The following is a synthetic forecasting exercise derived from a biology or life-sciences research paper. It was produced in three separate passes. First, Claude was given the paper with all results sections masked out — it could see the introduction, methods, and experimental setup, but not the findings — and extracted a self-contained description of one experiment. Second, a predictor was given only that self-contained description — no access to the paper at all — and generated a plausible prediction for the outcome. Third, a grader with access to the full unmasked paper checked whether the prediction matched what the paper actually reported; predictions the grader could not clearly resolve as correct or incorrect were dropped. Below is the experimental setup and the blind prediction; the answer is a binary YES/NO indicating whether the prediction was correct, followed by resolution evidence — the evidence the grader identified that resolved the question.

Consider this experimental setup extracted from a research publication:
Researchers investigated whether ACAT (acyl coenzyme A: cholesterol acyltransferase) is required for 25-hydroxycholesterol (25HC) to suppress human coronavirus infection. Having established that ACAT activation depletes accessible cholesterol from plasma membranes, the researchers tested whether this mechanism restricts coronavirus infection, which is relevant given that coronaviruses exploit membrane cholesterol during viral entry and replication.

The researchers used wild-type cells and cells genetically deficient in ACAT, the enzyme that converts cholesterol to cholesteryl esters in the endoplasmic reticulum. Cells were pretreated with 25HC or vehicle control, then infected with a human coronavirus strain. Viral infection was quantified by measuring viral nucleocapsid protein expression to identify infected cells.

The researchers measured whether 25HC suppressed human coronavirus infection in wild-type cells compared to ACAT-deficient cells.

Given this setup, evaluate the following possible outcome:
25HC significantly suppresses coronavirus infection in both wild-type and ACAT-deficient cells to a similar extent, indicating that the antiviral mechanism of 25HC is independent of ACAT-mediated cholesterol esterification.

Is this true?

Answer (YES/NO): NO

:::

Your answer should be the lines from the one containing "25HC significantly suppresses" to the end of the entries above, restated exactly and alone.

*RESPONSE AREA:*
25HC significantly suppresses coronavirus infection in both wild-type and ACAT-deficient cells to a similar extent, indicating that the antiviral mechanism of 25HC is independent of ACAT-mediated cholesterol esterification.

Is this true?

Answer (YES/NO): NO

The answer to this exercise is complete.